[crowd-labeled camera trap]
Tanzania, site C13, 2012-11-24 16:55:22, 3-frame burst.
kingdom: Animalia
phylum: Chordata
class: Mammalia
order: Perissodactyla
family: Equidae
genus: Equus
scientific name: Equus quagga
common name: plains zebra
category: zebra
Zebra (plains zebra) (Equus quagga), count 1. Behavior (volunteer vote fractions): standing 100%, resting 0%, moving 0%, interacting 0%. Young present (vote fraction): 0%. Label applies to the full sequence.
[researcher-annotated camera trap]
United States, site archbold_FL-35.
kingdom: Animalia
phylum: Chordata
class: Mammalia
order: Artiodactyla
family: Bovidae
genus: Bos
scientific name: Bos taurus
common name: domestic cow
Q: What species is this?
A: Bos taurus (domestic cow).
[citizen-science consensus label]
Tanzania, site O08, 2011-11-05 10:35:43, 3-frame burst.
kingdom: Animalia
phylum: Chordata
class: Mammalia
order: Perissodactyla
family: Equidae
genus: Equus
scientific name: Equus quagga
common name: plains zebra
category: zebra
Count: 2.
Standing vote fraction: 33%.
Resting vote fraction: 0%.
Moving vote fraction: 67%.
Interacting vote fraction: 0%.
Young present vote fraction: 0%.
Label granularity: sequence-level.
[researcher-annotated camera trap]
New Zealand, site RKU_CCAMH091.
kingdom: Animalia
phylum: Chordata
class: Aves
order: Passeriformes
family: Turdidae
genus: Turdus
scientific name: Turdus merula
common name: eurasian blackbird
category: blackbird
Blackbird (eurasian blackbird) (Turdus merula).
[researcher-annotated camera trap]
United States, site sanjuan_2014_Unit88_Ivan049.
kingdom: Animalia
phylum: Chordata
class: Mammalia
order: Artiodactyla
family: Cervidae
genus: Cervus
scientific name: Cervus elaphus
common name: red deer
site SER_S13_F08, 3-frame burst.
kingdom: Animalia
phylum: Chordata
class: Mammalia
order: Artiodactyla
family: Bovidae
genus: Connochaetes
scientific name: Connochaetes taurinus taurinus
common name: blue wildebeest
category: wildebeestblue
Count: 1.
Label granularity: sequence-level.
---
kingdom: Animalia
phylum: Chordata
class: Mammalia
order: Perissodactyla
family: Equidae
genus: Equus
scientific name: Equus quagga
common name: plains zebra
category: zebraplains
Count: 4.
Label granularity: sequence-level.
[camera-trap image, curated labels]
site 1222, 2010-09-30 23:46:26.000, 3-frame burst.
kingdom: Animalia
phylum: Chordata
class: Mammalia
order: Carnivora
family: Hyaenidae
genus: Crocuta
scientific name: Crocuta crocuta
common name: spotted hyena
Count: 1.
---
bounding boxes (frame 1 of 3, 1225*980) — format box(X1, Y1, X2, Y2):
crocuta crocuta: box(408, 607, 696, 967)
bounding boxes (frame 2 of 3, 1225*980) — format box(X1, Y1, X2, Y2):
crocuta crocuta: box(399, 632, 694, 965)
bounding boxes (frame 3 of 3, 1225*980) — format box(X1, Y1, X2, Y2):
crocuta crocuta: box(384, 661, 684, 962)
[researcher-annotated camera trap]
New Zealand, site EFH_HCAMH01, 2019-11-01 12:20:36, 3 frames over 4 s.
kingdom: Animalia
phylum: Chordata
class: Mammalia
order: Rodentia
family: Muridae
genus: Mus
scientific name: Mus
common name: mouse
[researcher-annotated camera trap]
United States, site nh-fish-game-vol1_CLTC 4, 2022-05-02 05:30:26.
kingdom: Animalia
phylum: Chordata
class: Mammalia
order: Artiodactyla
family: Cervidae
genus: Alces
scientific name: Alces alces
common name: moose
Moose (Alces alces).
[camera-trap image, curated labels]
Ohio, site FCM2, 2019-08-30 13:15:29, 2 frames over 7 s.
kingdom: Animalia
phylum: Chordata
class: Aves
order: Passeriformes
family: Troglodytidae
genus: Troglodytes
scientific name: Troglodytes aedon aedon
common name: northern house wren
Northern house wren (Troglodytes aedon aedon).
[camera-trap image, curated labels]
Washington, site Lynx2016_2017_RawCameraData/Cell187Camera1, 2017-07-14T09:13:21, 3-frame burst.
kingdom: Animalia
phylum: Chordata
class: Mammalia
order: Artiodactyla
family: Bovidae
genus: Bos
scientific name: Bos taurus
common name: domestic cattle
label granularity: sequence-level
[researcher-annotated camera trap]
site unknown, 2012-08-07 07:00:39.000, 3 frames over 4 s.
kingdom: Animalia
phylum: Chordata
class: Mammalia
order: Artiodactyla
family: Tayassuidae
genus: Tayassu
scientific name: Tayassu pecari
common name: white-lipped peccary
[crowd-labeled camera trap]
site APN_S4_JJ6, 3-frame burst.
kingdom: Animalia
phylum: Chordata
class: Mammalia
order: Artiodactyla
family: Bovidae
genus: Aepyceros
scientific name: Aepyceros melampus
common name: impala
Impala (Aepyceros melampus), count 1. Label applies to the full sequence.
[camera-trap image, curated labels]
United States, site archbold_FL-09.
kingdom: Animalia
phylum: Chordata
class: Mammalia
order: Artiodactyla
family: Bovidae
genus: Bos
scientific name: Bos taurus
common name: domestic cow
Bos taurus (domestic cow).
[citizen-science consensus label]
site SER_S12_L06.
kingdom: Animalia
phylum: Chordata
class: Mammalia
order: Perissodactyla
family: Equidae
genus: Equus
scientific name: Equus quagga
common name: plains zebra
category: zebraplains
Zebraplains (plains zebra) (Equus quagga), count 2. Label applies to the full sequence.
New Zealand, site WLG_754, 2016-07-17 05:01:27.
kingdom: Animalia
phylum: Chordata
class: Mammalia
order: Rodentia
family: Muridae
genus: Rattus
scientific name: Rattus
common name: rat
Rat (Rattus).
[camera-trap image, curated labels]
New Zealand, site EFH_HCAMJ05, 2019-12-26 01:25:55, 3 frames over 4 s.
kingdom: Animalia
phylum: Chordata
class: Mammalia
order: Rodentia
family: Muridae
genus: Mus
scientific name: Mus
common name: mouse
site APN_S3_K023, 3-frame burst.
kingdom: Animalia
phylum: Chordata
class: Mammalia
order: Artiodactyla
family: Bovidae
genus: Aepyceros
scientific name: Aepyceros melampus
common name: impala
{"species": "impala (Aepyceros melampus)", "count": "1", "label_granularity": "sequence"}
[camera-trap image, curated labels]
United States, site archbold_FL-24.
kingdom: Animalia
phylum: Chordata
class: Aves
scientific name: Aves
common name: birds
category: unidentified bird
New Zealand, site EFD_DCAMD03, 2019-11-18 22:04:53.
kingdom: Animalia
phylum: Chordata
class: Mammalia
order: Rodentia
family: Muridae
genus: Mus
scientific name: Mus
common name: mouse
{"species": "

##########

» **WORK TO COMPLETE**: For the listing shown above, count the lines that contain the word "States" and supply only the result.

» **EXERCISE RESULT**: 5